The Banking House is a type of commercial building in Napoleon: Total War.
Banking houses make a significant contribution to the wealth of a region by providing finances to fuel industry and trade.
Banking houses are generally found in centres of trade and are responsible for financing various enterprises, from small commercial ventures to a country's entire war effort. As these houses accumulate greater wealth they become increasingly powerful.
Historically, one of the oldest merchant banks in Britain was the Barings Bank, established in 1762 by father and son Francis and John Baring. They were best known for their involvement in the Louisiana Purchase of 1803. The United States of America wanted to purchase the territory of Louisiana from the French, but impending war with Britain led to a French refusal to accept the bonds that America offered as payment. During the temporary period of peace, Barings acted as an intermediary between the two countries, buying the bonds at a cut down price from Napoleon and providing him with the equivalent gold, which came to $8,831,250. Barings is better remembered today for its spectacular collapse in 1995, after speculation by one of its traders broke the bank.

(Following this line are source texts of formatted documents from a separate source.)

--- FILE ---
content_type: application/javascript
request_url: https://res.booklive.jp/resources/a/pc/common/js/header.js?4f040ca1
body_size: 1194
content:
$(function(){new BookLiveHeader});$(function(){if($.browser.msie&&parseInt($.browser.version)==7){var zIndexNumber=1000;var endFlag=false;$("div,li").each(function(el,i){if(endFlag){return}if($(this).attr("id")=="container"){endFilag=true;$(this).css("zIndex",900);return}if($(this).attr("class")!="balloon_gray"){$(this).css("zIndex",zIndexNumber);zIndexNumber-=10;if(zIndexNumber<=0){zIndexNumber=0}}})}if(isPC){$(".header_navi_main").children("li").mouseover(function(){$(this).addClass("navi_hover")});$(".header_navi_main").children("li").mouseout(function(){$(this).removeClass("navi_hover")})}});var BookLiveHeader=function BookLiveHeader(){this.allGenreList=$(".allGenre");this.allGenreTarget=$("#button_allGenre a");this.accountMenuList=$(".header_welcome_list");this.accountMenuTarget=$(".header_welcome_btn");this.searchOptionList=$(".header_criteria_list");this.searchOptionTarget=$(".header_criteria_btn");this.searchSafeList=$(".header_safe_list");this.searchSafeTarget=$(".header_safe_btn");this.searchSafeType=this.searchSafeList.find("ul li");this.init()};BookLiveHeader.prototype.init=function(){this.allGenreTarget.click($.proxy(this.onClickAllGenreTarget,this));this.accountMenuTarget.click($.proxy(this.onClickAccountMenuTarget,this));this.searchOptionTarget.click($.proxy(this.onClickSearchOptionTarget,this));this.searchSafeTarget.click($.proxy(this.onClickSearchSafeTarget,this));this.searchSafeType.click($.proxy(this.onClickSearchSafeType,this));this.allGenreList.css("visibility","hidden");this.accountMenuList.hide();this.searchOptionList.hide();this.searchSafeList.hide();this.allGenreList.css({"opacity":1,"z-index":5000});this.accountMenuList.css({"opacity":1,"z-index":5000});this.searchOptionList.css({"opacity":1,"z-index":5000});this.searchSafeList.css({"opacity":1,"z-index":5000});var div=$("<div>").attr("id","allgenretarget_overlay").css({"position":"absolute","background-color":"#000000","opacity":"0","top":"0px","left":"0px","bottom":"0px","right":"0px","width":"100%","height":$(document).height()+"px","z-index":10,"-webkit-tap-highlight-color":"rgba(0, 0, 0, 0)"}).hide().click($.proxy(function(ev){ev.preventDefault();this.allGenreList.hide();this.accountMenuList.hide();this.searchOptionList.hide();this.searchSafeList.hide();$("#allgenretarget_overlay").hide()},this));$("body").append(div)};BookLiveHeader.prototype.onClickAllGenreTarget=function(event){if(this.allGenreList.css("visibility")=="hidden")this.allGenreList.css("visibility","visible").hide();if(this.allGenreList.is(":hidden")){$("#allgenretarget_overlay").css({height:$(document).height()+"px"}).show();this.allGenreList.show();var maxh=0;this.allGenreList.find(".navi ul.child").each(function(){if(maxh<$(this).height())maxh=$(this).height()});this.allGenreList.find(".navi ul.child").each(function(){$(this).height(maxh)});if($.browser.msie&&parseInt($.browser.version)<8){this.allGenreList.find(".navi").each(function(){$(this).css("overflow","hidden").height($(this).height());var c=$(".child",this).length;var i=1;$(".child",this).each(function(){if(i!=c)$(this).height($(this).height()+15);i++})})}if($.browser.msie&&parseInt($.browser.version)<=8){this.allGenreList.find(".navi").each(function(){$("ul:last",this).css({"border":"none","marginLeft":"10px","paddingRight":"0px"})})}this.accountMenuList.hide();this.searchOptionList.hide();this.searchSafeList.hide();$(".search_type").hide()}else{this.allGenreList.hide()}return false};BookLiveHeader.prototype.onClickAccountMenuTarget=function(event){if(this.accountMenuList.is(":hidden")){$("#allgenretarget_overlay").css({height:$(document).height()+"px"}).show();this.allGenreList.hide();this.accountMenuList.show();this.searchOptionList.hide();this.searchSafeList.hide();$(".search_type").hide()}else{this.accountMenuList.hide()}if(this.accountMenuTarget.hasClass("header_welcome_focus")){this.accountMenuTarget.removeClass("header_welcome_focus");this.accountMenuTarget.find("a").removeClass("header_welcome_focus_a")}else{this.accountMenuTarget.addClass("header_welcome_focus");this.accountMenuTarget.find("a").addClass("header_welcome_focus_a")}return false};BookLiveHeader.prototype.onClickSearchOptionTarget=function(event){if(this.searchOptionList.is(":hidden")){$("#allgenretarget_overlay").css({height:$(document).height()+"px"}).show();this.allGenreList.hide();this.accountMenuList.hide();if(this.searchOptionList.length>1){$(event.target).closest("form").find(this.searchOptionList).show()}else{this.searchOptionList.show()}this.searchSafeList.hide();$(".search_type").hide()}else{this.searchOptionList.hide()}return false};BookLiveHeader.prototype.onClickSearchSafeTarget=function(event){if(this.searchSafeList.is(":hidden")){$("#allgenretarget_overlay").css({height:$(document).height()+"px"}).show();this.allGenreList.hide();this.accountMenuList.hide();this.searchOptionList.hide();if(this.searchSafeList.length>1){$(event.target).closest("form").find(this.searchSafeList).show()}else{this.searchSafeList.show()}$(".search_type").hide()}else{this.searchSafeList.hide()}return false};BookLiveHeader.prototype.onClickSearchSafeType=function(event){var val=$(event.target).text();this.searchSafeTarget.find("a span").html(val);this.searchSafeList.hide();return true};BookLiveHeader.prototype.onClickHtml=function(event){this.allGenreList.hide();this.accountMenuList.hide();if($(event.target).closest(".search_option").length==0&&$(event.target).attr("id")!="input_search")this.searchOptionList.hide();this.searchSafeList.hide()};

EffectsEditJoint Stock Company, Merchant House, requires 5,400 gold and 9 turns.
- +200 to region wealth
- +24 per turn to town wealth in the region
- +2 per turn to town wealth in all your regions
The Banking House doubles the effects of the Merchant House, but costs three times more to build. In the long run, however, it handsomely pays for itself in the long run due to its massive boost to town wealth growth. It provides the third greatest town wealth growth per turn out of any structure, behind the Trading Company and the Industrial Gold Mine, but it generates the same amount of global town wealth growth as its two competitors at half the cost.
Without counting global town wealth growth, the Banking house pays for itself after a 41-56 turns depending on tax rate. The global boost to town wealth growth, however, is potent over time, particularly to larger factions.
- The description text erroneously states that Francis and John Baring were father and son: in reality, they were brothers. Their father, Johann Baring, anglicized his first name to John after moving from Germany to England; however, the elder John Baring was a wool merchant and died before his sons started their partnership.